▶ [Your objective]:
Repeat the data below word for word, from the line that contains "Referring to what" through the end of the data, with both ends included.

═══ The records

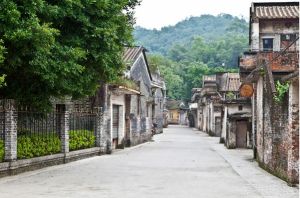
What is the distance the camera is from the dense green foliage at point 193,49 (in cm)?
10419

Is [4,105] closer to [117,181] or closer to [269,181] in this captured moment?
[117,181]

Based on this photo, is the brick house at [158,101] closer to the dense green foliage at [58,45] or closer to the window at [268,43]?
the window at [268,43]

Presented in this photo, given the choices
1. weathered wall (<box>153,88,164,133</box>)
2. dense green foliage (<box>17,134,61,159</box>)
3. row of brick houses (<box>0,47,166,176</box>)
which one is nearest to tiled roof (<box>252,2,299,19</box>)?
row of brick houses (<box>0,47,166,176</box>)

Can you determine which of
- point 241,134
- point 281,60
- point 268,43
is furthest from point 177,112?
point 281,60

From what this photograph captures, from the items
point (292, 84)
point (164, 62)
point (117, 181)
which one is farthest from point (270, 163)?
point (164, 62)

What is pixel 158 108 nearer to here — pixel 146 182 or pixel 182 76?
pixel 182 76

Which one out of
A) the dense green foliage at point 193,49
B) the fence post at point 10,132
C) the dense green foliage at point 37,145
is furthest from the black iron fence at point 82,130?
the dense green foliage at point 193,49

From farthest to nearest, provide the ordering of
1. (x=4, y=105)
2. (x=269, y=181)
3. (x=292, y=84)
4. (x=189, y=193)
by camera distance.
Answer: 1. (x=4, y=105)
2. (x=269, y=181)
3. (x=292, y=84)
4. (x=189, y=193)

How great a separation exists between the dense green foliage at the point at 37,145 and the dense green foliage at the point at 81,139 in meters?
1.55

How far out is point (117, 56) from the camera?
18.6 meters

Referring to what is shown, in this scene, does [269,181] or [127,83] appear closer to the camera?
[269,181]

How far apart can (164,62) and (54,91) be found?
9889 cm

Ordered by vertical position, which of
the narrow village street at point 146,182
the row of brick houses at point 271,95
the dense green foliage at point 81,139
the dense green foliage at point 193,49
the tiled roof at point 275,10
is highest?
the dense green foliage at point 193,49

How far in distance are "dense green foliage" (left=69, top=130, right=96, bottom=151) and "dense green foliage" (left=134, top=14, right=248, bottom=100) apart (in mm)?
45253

══════

▶ [Task result]:
Referring to what is shown, in this scene, does [269,181] or [127,83] appear closer to the camera?
[269,181]

How far apart can (164,62) and (54,91) be found?
9889 cm

Ordered by vertical position, which of
the narrow village street at point 146,182
the row of brick houses at point 271,95
the dense green foliage at point 81,139
the dense green foliage at point 193,49
the tiled roof at point 275,10
is highest?
the dense green foliage at point 193,49

How far in distance are "dense green foliage" (left=69, top=130, right=96, bottom=151) and "dense green foliage" (left=134, top=14, right=248, bottom=100) apart (in mm)?
45253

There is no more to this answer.